Raised by healers, Pānquetzani echoes Luz in saying the holistic healing she practices looks at the whole, not separating body from mind or spirit. While many disregard her work and that of other healers as old wives’ remedies, she sees them as part of her Mexican upbringing.
“This is the false notion that Western medicine is superior than any other types of treatments available,” Pānquetzani said. “They don’t understand the spirit behind the work. I would ask that doctor, ‘Have you received this type of care?’ If they did have any experience with it, they wouldn’t be so dismissive.”
Both Luz and Toro de Guertin said their doctors disregarded holistic medicine, even though neither had plans to replace their IVF treatments completely. Luz described an “arrogance” from doctors, a sense that “they have to be right or their whole practice comes into question.”
Of course, not all Western fertility doctors turn their nose up at holistic medicine or behave this way. Many encourage a mix of both Western and holistic medicine, as do holistic practitioners. But it shouldn’t be so hard to find medical care at an accessible price that allows space for both.

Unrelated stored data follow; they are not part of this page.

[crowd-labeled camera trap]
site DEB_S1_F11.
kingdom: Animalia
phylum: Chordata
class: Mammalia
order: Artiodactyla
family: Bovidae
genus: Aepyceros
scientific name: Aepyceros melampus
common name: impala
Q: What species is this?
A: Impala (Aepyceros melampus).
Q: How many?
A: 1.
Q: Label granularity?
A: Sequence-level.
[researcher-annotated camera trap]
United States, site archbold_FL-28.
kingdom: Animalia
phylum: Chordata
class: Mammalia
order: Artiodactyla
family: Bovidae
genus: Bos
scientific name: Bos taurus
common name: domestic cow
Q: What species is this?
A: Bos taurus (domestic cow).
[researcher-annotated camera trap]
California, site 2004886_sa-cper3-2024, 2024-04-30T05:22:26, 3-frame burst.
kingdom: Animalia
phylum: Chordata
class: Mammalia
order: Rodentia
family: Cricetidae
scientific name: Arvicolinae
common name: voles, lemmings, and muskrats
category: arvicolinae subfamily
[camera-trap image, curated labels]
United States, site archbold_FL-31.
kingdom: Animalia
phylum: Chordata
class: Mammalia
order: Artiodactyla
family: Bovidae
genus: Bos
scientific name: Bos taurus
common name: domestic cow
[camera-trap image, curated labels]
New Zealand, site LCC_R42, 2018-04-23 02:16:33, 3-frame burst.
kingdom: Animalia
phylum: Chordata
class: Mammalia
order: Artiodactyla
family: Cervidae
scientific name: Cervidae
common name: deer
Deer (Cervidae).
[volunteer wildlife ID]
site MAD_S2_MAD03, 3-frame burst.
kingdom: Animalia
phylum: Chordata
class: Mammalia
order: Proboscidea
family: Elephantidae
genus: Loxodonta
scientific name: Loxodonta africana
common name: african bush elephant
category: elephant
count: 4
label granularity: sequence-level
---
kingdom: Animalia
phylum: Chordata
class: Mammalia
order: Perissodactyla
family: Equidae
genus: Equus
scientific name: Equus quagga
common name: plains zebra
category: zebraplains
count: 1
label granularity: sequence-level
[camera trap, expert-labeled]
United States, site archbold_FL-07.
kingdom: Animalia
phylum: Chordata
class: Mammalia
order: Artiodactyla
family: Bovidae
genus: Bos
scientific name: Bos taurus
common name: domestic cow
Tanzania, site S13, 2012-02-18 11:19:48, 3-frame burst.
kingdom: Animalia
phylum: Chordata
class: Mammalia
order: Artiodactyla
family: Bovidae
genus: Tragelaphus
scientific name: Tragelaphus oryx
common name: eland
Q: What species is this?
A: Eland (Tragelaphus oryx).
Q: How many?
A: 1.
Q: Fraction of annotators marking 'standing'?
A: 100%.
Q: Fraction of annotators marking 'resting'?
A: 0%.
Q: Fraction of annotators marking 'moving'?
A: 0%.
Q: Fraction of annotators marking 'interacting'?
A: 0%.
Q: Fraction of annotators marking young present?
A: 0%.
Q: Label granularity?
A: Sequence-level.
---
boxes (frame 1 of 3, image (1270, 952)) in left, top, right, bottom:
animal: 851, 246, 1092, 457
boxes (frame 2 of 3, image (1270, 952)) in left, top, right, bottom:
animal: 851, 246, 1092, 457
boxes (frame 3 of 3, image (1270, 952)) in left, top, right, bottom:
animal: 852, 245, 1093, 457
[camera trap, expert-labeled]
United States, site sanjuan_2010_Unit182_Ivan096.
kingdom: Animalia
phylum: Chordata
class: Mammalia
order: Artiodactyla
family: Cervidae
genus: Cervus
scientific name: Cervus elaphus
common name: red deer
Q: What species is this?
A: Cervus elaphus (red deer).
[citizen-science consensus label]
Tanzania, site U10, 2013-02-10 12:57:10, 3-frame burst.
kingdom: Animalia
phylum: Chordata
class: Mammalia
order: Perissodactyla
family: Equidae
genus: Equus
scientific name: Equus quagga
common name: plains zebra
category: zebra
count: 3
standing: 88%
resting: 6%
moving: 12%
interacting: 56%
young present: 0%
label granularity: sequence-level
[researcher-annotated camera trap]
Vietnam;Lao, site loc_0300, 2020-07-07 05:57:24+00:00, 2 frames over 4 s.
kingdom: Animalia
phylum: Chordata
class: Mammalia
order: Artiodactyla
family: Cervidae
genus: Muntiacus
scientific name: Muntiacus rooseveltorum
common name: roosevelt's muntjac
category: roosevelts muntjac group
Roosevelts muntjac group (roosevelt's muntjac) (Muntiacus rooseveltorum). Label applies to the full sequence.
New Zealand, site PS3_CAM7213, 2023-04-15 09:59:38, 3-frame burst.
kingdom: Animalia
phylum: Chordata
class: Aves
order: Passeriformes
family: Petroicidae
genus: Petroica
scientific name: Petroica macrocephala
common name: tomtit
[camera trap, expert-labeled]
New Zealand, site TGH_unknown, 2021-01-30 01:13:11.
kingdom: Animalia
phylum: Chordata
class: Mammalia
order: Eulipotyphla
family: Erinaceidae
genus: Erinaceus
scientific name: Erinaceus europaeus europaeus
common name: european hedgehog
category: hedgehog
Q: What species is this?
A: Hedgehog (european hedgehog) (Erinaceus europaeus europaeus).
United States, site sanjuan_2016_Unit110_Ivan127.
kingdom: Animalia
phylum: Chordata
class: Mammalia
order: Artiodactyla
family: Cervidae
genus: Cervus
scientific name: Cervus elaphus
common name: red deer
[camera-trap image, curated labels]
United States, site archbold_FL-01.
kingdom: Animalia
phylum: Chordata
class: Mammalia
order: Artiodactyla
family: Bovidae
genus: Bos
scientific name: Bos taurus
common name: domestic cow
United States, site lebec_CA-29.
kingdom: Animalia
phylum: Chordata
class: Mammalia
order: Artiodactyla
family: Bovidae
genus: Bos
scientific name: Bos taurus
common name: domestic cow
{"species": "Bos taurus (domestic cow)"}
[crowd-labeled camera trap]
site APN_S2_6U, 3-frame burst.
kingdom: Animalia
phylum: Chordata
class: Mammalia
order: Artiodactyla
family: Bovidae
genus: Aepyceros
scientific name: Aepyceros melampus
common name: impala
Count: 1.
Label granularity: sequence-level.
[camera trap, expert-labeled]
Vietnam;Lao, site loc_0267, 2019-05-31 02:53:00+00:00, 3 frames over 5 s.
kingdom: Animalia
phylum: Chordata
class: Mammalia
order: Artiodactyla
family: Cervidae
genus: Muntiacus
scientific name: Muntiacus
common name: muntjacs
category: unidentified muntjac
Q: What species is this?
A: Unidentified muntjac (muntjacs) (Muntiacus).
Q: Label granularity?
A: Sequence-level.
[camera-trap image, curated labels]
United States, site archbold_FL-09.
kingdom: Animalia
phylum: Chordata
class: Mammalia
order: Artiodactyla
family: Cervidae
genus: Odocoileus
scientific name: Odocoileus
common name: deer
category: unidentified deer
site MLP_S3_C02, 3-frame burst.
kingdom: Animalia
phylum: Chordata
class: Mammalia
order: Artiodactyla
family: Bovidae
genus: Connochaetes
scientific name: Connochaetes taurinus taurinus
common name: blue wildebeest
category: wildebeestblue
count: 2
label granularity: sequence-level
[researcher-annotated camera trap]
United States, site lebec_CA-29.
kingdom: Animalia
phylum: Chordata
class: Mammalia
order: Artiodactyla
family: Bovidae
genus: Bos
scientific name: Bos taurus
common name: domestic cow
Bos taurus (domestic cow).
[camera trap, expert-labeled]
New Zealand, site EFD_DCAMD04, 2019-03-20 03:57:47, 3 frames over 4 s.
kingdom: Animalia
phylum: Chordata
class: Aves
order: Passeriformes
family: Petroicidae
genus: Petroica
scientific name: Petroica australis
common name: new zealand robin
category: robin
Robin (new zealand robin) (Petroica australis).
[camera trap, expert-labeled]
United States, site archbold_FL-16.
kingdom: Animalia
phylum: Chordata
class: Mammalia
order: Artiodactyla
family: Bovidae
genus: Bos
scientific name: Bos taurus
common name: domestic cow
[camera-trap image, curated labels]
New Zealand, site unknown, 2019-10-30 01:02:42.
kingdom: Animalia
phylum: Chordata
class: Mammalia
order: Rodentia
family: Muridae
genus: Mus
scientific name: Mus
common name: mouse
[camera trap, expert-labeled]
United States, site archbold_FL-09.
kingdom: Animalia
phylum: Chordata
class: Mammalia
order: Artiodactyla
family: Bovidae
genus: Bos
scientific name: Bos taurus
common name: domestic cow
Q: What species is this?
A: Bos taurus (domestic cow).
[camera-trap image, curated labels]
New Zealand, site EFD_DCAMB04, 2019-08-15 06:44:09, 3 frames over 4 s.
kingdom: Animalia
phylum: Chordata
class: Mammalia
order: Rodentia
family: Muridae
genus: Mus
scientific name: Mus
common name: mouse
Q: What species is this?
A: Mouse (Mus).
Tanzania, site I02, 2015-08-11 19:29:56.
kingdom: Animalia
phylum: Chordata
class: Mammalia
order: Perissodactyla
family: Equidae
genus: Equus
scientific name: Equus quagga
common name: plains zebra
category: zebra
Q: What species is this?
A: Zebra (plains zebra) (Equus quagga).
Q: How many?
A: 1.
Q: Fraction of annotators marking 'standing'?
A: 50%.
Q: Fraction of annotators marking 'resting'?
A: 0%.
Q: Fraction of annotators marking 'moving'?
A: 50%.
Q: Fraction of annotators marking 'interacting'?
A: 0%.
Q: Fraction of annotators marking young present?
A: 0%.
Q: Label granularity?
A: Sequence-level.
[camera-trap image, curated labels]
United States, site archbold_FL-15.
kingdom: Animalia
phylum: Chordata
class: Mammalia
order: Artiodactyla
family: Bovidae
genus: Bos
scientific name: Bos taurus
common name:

And regardless of what you go with, it’s expensive, ranging from a few hundred dollars into the tens of thousands. Both can also leave you vulnerable to throwing money at treatments that promise the world. Alex Sujong Laughlin, writing on the Defector blog, looked at how hormone anxiety (in particular regarding cortisol levels) has created a hot influencer market offering supplements, exercise plans, drinks and more that will allegedly cure just about anything, including infertility.
My Instagram and TikTok algorithms are proof that if you Google “fertility treatments” once, you will be flooded with thousands of products and treatments that assure you they’ll give you the baby you want.
Good healthcare shouldn’t cost the world, and it certainly shouldn’t come at the price of basic compassion.